US Capital gains tax

Discussion in 'Trading' started by trading_time, Jun 2, 2012.

  1. I was trying to figure out ballpark capital gains taxes on futures and commodities trading in the USA. Wiki says 15% on positions held for 1 year?

    but what if all positions are closed by end of day. What would tax burden on 100k in profits be, Or 1 million in profits?
     
  2. JackR

    JackR

    If you are trading futures then there is a 40/60 split. You pay regular income tax (depends on your bracket) on 40% of your profit and long-term capital gains (currently 15%) on the other 60%. Unless they change the law, the 15% capital gains rate will expire at the end of this tax year and revert to 20%. The ordinary income rates will also change but, at this time, there is no plan to eliminate the 40/60 rule, although the subject has come up.

    If you are a trader, and have made an IRS election to use mark-to-market accounting, then all gains are taxed at the short term rate.

    Jack
     
  3. hitnrun

    hitnrun

    to correct you. It is a 60/40 Tax Rule

    Not 40/60
     
  4. So quickly in my head on 500k in gains the taxes would be roughly $135,000

     
  5. hitnrun

    hitnrun

    get a good cpa & maxamize your deductions as a trader
     
  6. that's the beauty of futures, otherwise called by the IRS 1256 contracts. Even if you only hold them one second you get the 60/40 split.

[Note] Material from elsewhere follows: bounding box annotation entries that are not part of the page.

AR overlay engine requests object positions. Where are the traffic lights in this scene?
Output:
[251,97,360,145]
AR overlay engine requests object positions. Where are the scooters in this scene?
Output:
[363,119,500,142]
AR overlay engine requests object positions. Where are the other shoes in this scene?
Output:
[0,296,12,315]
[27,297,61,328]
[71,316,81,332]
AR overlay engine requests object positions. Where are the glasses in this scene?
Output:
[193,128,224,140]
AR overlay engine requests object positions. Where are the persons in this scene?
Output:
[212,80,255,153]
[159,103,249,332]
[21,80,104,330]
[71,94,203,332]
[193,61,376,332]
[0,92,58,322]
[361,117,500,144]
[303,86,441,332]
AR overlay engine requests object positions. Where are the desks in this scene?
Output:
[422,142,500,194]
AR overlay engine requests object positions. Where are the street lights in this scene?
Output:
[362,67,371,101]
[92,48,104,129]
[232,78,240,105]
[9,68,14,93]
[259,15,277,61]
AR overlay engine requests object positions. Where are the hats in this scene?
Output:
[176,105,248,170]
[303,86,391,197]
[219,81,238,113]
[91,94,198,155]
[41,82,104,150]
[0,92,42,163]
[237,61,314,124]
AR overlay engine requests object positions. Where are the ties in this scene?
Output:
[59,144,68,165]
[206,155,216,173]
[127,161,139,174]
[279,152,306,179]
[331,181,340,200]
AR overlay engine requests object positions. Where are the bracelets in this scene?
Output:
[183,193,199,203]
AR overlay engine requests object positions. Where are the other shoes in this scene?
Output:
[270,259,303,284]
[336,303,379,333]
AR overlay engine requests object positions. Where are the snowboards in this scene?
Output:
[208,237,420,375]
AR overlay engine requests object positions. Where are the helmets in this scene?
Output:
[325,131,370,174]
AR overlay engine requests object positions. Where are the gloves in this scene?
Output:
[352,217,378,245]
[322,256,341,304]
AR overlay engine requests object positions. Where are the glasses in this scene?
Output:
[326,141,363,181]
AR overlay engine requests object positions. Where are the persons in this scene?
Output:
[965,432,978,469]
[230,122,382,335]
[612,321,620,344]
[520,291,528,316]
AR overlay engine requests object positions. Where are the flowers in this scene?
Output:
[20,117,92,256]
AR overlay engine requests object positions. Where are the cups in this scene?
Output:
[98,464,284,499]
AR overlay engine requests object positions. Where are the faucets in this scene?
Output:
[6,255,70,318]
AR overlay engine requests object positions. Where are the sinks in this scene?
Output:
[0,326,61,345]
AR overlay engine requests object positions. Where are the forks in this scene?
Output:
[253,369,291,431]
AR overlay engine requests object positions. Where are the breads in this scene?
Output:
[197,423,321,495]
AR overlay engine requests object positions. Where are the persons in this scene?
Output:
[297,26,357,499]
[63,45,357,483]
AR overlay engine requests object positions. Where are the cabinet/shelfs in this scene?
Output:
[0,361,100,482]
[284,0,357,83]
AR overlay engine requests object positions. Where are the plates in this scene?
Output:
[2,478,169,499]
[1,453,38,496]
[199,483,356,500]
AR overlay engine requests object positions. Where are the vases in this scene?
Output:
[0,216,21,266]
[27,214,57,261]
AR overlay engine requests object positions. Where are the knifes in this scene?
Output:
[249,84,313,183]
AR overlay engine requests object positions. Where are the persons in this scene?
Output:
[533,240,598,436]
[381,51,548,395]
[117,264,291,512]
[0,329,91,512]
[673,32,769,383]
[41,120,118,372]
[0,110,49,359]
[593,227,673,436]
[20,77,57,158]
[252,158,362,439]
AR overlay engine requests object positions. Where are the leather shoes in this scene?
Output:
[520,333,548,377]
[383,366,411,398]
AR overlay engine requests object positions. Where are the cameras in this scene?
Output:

    google 1256 or there's a very good accountant named Green who sometimes posts here who specializes in trading taxes. He has a lot of good free info on his site.
     
  7. JackR

    JackR

    Trading Time:

    Close. Applying the law at 40/60:

    $500,000 x .4 = $200,000
    $500,000 x .6 = $300,000

    Assuming 35% bracket for total income

    $200,000 x .35 = $70,000
    $300,000 x .15 = $45,000

    Total tax = $115,000 (Does not allow for any deductions, etc)

    The more you make the greater the benefit. If you only make $80K a year in total income, all from futures trading, then you are in a 25% bracket. Thus, the difference between the regular income (short-term) rate is less. 35%-15%= 20% versus 25%-15%=10%.

    Incidently, all futures positions are marked-to-market each day. That is one of the reasons for the 40/60. Money is essentially added or removed from your account each night. If you are not familiar with how futures are traded I'd do a bit of reading or you might be in for a big surprise.